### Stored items
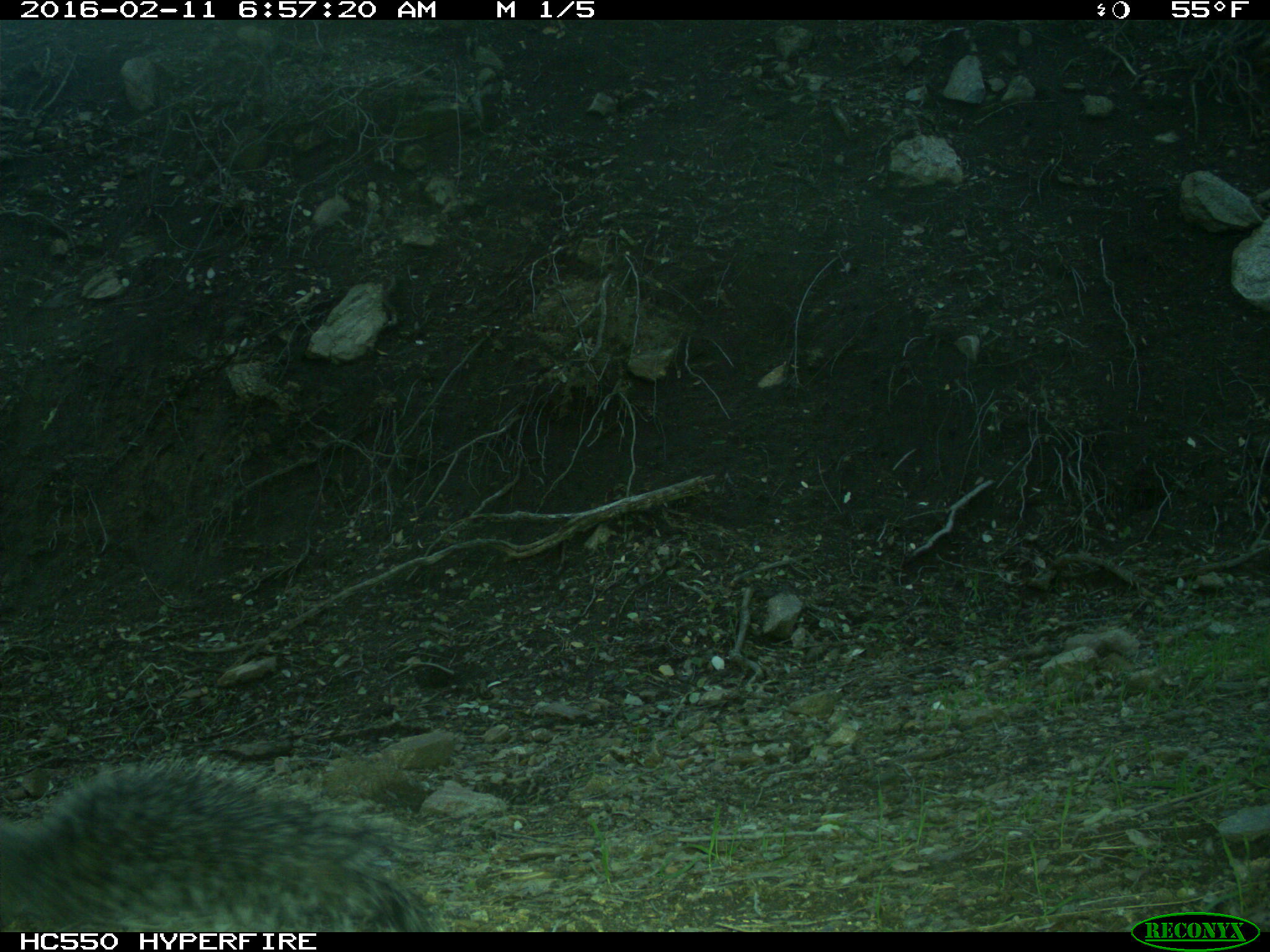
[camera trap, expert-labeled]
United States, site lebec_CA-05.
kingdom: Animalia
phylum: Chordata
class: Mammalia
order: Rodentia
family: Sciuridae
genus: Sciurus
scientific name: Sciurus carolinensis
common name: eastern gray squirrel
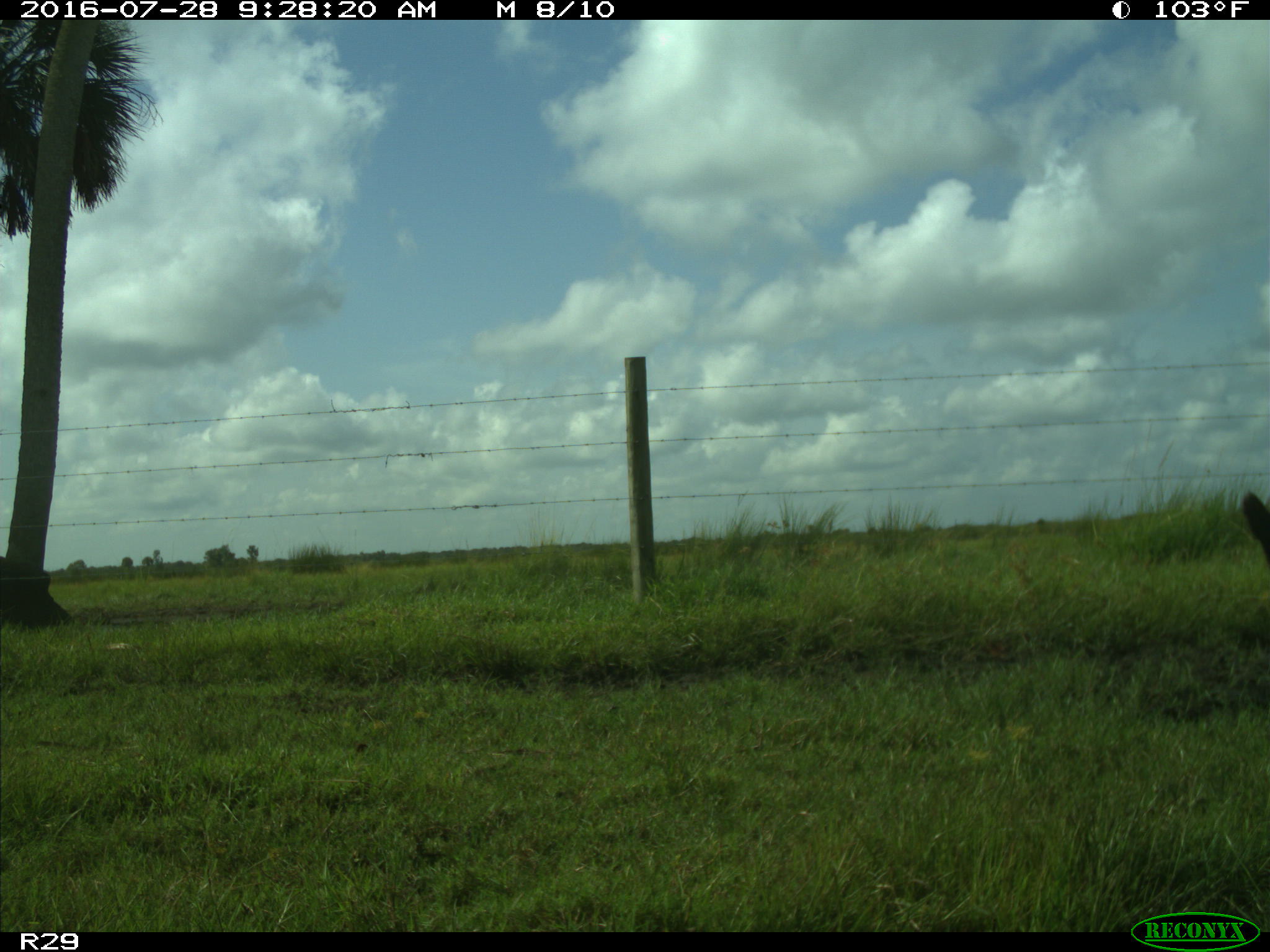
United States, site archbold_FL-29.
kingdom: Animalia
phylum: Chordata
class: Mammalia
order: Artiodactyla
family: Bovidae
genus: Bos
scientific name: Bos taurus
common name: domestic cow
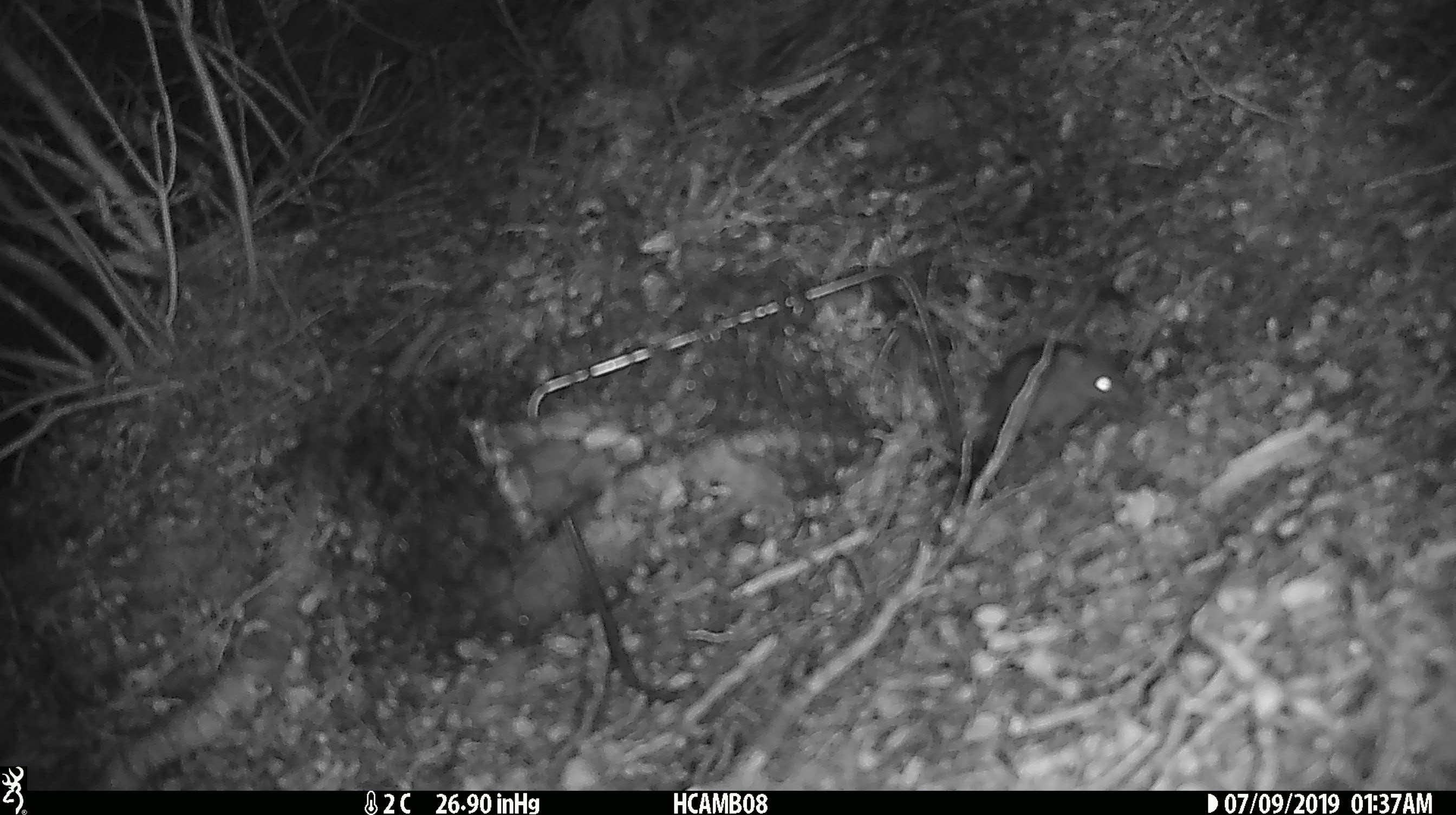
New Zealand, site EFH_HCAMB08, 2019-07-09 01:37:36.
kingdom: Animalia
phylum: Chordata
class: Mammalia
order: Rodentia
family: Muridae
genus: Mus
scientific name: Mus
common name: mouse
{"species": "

* * *

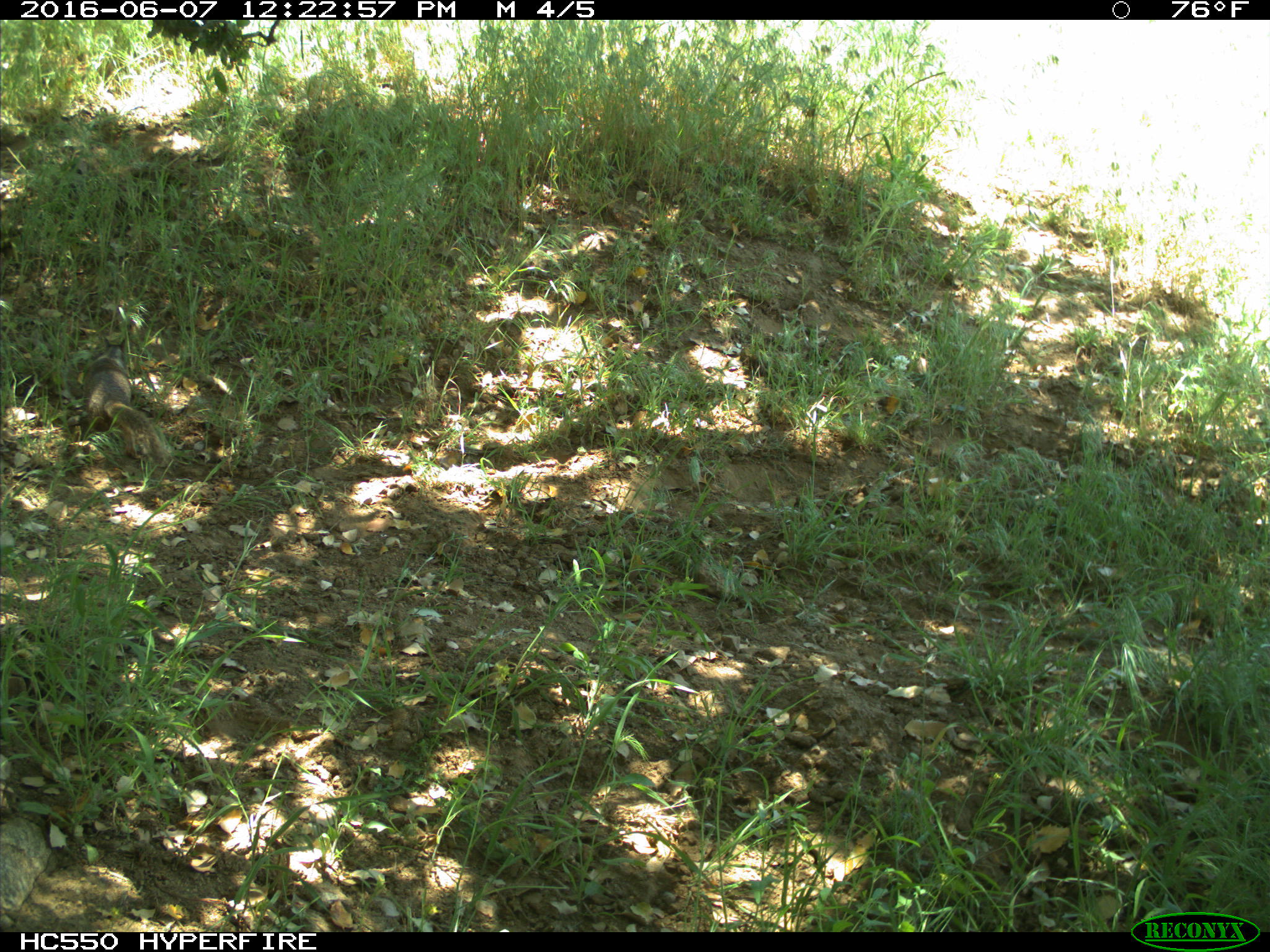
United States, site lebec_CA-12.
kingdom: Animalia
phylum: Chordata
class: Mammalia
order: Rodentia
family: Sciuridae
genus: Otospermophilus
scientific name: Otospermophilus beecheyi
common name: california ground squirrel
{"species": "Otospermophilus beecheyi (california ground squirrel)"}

### Brief
In the records above, find each line that mentions the string "scientific", then copy it.

### Exercise solution
scientific name: Sciurus carolinensis
scientific name: Bos taurus
scientific name: Mus
scientific name: Otospermophilus beecheyi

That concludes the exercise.